DISCLAIMER: In exchange for an honest review, I received a free copy of this book from the publisher as a part of its BookLook Bloggers' program. My only compensation, besides the free book, is continued participation in the program.
13 March 2016
Her first assignment is a rare interview with the Duches of Cambridge. But, as she is setting up the interview, there is a horrific ferry crash in view of her cameras. Erica's coverage of that crash makes her an instant celebrity.
Erica's second major catch is an interview with the likely next President of the US, Kay Barrish … who suddenly dies in the midst of the interview and on live TV. Erica's heroic attempts to revive her boost her ratings to the top.
But, something isn't right about all of this. Odd things begin to happen in the office; there are nagging questions about the ferry crash — perhaps it wasn't the result of external terrorist activity; why would a perfectly healthy Presidential candidate suddenly die; seemingly random deaths begin to appear to have some connections. Erica begins to wonder if she is being manipulated for some hidden purpose.
Wieh does a good job of keeping the suspense high, giving just enough information to keep the reader guessing. It's not hard to figure out who the real evil figure is, but who are Erica's friends? There are moments when the dialogue and events are rather cliche-ish — Greg and Erica have been to dinner and a sudden rain chases them into a tight shelter.
The thing that I found very annoying was Wiehl's use of the present tense throughout the book. It makes logical sense, but somehow the story doesn't flow nearly as well.
Though advertised as Christian fiction, there is little really Christian about it. Erica whispers the "Serenity Prayer" on a few occasions. Some of the things that Erica does verge on New Age practices. Erica has a troubled past and wrestles with strongholds in her life. That makes the book more real but she wins by the sheer force of her will, not by help from the Holy Spirit — and sometimes she succumbs to temptation. Read this book as a good fiction story with well-defined evil but rather flawed good. I enjoyed it very much, but it's not a primer on "The Normal Christian Life" (book by Watchman Nee).

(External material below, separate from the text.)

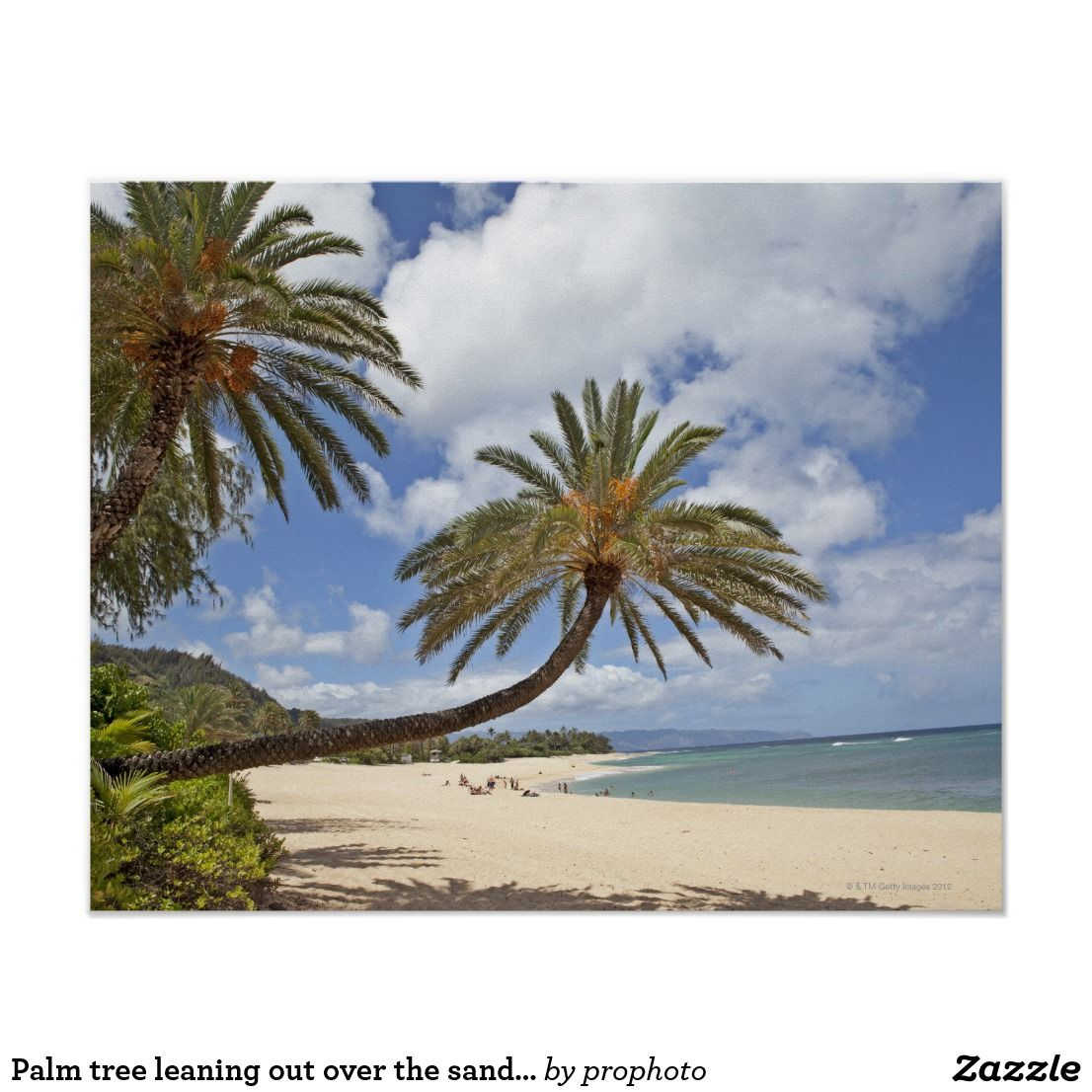 Palm tree leaning out over the sand at Sunset Poster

(DISCLAIMER: I received a free copy of The Newsmakers from the publisher as a part of their bloggers' book review programme, BookLook Bloggers. I was free to write the review I thought the book deserved and received no compensation apart from continued participation in the programme.)
20 February 2016
I was hooked from the first paragraph. Casey is in the room where her boyfriend, Brent, lies after being bloodily murdered. The evidence all seems to point to Casey as the perpetrator, even though no one who knows her can imagine that she would be capable of this kind of brutality. Casey, knowing that she will be the prime suspect and that the evidence makes her look guilty, decides to run and hide. When the police can't find her, Brent's parents hire Dylan to find her and the police, desperate to find Casey, reluctantly agree to work with Dylan. Dylan, though, is an Iraq War vet with PTSD.
This is definitely fiction and it moves fast, so there are some things that defy reality: Who keeps $12 thousand in cash in their house, but it makes it much easier for Casey to run and hide? What innocent, law-abiding person is able to establish a new identity so quickly? Blackstock is able to keep the tension high as she develops the story without revealing everything. While Casey is a larger-than-life runaway, her fear and conflicted feelings are real.

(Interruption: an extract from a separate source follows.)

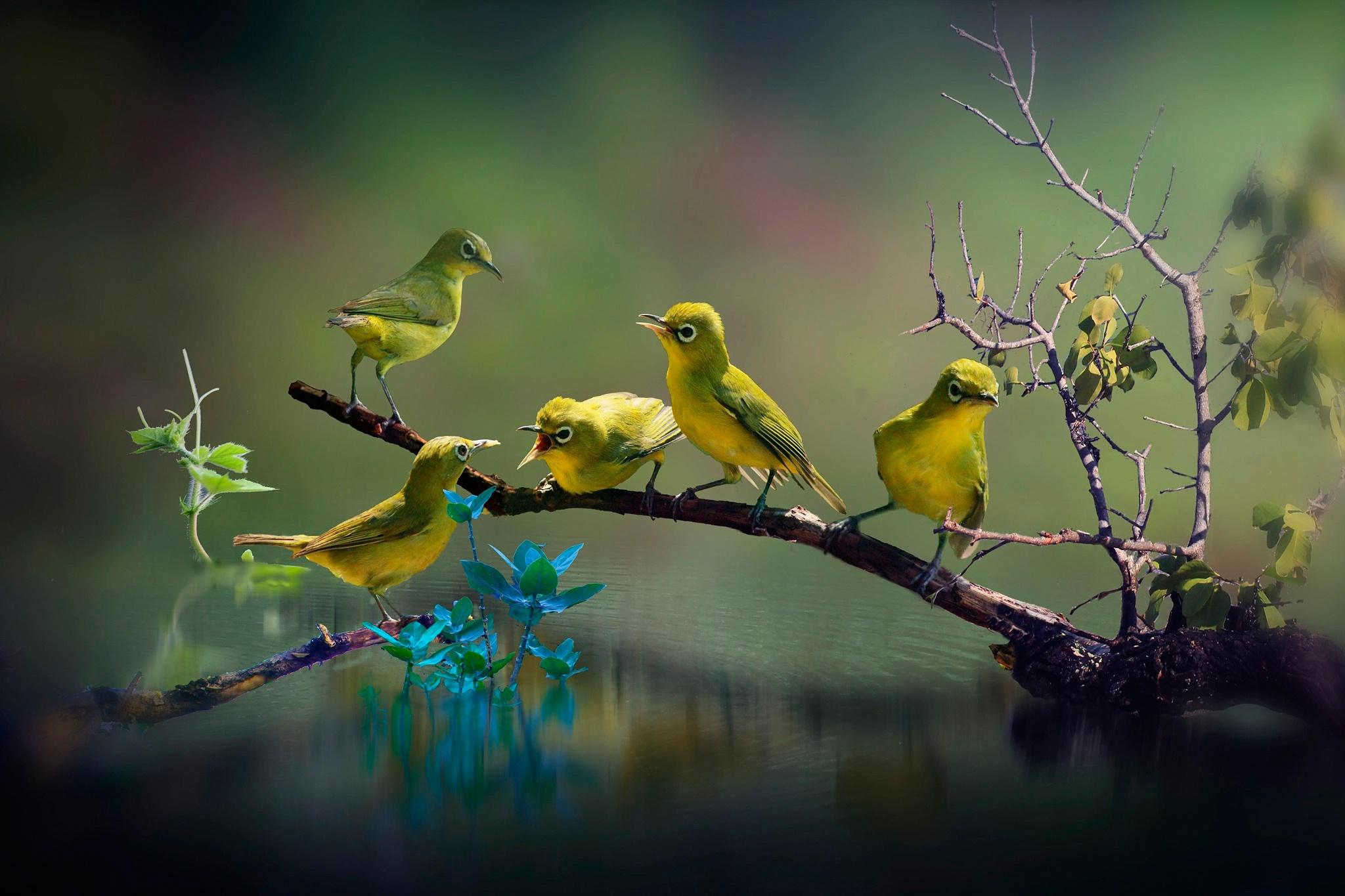 птицы на природе красивые знаменитости были поражены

Murder is never clean, but otherwise, this is a clean murder mystery — no gratuitous sexuality or language. It is a Christian novel, but it doesn't beat the reader over the head with stereotypical evangelicalism. At the end of the book, the story is clearly not complete, so be ready to read the 2nd and 3rd books. I liked this book.
DISCLAIMER: I received a free copy of this book through the publisher's BookLook Blogger Review program. I was encouraged to write an honest review of the book. My only compensation is continued participation in the review program.